(Document text Opens)
Module 4 - Exploratory Data Analysis

Learning Objectives

  • Understand how Exploratory Data Analysis (EDA) informs Data Preparation and Modeling
  • Visualizing variation and covariation for categorical and numerical data
  • Data checks, data cleaning, outliers, missing data summary statistics
  • Layers and Stats in ggplot
  • Reproducible Examples

Readings

  • RDS (R for Data Science): Chapters 8-11 (Chapter 10 is the most substantial part of the reading assignment)

Additional Reading:

There are several classic texts on Exploratory Data Analysis. These are somewhat dated but contain important insights:

  • Exploratory Data Analysis. J. W. Tukey. (1977).
  • Visualizing Data. W. S. Cleveland. (1993). Hobart press.
  • Exploratory data mining and data cleaning. T. Dasu and T. Johnson. (2003). John Wiley & Sons.

Here is an example of a newer book which is also excellent:

  • Exploratory Data Analysis Using R. Roland Pearson. CRC Press. (2015).

Videos

  • Whole Game Live demo of an Exploratory Data Analysis by Hadley Wickham. This isn’t a super polished video but its really nice to see examples of experts going through their process. The code he typed and data that he used can be found on github. This video has more of a focus on exploring and finding patterns rather than finding problems in a poor dataset.
(Document text Closes)
(Task prompt)
Reproduce the Exploratory Data Analysis module page word for word, everything from "There are several" down to "(1993). Hobart press.". The lines listed after this play no part in this exercise.
(Data for analysis Opens)
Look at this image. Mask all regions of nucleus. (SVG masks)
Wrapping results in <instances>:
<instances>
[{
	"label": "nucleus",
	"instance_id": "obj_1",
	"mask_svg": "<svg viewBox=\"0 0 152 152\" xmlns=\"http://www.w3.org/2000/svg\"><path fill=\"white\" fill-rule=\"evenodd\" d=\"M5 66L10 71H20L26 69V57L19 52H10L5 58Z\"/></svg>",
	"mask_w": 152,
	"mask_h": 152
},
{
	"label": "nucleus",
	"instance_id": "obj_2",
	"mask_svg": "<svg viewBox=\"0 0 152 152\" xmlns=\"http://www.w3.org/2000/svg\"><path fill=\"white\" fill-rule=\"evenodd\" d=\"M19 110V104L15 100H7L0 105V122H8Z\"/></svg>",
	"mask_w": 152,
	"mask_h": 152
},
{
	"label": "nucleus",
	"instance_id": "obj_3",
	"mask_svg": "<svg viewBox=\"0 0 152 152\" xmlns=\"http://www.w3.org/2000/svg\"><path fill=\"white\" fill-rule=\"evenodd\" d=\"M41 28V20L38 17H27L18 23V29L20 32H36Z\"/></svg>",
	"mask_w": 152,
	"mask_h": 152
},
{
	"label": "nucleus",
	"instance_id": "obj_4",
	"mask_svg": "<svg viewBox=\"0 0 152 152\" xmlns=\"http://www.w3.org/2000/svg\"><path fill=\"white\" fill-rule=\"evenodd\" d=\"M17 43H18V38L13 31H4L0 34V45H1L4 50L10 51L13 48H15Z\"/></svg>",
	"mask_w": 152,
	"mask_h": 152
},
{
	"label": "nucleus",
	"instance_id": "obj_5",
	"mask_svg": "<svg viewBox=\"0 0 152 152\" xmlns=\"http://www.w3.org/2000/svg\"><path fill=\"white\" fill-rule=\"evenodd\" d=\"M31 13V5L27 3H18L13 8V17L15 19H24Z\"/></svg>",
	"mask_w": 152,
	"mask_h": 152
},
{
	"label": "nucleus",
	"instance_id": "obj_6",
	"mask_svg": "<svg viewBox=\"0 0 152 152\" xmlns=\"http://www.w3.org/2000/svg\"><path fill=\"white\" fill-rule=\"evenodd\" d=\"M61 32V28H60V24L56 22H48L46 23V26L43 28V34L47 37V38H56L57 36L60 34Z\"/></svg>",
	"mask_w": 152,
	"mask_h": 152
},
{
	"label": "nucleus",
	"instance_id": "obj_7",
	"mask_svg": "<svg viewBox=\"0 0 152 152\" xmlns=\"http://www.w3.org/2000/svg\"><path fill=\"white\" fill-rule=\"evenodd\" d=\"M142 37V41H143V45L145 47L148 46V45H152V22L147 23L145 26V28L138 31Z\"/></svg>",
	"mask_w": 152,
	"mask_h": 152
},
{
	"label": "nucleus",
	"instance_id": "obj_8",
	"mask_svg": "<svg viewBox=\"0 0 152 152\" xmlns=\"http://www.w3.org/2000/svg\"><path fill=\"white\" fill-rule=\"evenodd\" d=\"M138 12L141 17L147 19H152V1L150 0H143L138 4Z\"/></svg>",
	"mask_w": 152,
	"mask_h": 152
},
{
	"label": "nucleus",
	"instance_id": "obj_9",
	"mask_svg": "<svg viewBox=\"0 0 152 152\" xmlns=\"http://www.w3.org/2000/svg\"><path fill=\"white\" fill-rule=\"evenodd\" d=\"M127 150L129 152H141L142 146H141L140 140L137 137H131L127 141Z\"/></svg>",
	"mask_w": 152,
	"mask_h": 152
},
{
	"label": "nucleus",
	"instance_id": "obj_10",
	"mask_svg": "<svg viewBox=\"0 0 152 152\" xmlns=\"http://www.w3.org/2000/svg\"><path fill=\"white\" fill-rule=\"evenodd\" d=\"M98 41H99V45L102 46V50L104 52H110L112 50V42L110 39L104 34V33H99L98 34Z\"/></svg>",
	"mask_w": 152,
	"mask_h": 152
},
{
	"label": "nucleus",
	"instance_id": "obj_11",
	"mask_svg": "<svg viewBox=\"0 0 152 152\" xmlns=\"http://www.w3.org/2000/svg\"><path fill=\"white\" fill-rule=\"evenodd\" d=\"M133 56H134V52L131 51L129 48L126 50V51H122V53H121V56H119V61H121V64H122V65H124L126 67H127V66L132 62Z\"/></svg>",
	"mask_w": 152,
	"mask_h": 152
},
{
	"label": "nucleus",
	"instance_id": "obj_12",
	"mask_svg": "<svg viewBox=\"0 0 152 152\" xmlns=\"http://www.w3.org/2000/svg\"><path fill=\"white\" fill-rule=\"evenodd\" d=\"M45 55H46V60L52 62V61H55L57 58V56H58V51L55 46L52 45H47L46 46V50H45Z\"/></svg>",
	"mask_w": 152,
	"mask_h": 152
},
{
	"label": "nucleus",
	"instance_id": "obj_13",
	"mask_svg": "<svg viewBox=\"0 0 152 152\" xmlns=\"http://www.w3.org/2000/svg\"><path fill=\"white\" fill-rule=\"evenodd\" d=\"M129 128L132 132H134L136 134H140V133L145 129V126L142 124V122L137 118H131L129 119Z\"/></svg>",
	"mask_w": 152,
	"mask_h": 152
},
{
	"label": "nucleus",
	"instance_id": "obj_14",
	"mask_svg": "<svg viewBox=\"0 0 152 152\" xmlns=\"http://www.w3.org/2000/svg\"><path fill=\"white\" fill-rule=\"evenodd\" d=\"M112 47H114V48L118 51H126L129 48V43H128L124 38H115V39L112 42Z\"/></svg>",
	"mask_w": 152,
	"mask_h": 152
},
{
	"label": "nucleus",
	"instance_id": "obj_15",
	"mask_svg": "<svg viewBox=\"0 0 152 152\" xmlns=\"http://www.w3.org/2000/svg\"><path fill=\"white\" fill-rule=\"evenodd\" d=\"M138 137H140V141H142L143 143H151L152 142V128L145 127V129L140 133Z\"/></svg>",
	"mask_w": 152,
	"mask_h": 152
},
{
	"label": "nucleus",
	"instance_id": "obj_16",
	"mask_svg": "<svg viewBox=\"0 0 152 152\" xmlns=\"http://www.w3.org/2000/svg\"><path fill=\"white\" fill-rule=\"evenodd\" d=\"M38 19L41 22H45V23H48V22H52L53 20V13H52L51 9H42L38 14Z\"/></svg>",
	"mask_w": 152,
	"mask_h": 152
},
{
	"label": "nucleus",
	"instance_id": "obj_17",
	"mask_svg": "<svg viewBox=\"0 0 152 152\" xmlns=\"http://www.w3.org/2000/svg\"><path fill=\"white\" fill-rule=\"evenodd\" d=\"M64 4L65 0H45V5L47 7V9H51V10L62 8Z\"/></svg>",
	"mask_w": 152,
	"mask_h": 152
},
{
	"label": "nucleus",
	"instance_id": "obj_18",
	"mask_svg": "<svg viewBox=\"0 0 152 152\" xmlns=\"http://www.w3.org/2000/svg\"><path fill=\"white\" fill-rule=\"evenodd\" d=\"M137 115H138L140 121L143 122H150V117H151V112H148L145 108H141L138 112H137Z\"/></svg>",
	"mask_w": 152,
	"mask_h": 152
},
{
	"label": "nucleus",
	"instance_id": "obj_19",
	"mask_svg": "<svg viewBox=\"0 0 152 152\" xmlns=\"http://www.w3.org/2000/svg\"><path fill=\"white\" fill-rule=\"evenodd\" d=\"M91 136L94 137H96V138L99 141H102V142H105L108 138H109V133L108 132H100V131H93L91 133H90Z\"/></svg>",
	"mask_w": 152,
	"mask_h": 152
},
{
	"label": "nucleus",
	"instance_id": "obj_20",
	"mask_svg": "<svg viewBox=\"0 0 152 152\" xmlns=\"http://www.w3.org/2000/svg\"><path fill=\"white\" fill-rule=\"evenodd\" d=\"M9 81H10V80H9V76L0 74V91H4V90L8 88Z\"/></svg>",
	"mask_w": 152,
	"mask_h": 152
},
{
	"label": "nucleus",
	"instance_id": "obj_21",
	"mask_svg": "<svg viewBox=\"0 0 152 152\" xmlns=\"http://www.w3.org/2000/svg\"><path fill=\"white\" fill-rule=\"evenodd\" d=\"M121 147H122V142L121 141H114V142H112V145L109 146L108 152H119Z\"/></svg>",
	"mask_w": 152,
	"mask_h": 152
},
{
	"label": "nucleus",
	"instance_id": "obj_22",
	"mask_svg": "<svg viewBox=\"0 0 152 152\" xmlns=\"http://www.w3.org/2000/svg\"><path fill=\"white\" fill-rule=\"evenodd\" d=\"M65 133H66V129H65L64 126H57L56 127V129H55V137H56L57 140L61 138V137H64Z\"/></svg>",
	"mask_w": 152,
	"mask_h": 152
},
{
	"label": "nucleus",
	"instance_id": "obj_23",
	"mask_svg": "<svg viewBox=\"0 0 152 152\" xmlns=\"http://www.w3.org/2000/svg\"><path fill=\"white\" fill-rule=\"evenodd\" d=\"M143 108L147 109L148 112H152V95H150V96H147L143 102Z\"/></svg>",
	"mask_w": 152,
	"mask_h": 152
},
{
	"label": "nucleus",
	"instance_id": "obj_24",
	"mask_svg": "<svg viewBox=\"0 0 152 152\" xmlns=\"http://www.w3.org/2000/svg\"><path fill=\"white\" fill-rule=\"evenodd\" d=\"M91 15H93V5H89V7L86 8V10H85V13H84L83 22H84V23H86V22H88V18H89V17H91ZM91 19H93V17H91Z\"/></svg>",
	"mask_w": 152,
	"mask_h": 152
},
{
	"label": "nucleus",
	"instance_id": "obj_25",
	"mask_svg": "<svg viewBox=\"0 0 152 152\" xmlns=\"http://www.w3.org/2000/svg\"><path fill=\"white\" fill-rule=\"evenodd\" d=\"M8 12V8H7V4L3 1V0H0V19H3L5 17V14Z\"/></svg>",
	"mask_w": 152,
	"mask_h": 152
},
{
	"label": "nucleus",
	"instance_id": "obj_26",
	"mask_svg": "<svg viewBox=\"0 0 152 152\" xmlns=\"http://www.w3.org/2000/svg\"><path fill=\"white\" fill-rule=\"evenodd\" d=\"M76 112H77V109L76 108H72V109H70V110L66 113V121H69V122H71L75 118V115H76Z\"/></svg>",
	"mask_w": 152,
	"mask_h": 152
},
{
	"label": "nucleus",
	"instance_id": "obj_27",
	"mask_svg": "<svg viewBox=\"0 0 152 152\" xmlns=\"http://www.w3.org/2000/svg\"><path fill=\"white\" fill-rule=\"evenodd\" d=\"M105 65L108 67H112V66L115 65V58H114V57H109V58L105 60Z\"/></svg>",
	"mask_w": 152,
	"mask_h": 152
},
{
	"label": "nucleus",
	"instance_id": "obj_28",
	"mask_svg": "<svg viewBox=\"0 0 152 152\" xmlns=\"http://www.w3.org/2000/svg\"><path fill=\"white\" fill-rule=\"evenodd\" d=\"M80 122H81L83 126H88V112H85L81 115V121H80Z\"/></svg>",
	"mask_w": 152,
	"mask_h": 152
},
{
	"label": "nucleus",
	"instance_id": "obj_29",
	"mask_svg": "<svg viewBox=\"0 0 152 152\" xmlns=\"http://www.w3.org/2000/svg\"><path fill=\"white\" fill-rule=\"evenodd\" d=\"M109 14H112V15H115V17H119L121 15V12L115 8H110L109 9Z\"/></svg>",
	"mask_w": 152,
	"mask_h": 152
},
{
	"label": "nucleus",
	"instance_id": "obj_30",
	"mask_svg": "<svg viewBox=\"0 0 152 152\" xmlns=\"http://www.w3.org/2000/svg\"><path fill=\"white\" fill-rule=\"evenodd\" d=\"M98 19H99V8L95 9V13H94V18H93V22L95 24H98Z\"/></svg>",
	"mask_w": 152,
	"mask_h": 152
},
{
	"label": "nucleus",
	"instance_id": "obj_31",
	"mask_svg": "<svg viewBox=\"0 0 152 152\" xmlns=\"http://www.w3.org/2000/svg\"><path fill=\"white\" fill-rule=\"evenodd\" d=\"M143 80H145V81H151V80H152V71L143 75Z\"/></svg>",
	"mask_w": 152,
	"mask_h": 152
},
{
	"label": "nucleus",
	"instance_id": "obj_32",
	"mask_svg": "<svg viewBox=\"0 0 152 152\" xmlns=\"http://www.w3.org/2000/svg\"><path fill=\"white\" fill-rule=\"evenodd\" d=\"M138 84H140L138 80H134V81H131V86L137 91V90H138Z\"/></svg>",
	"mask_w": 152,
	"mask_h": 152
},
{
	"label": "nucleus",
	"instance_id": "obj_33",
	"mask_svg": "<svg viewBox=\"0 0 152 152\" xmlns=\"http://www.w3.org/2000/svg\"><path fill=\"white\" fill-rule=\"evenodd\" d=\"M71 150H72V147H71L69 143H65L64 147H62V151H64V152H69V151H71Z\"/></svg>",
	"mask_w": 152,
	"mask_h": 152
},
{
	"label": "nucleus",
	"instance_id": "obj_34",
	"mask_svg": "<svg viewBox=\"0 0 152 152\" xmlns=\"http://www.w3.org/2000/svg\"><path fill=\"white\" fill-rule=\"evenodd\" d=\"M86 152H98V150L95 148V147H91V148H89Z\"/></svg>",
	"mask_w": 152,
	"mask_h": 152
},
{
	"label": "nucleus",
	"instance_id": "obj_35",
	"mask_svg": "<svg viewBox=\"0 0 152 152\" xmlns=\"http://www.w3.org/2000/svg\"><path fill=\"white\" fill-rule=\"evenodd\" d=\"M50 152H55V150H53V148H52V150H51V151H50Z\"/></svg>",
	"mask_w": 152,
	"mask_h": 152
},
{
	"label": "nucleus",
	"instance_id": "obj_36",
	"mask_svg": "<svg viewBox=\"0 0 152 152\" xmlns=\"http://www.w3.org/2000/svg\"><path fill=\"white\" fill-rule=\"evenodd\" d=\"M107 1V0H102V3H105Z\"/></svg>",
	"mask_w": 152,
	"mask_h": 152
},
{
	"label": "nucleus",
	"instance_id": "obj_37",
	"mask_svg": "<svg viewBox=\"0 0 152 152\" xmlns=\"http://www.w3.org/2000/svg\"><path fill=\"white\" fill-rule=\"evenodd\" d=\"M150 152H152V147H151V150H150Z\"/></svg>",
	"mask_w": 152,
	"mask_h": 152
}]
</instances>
(Data for analysis Closes)
(Solution to the exercise)
There are several classic texts on Exploratory Data Analysis. These are somewhat dated but contain important insights:

  • Exploratory Data Analysis. J. W. Tukey. (1977).
  • Visualizing Data. W. S. Cleveland. (1993). Hobart press.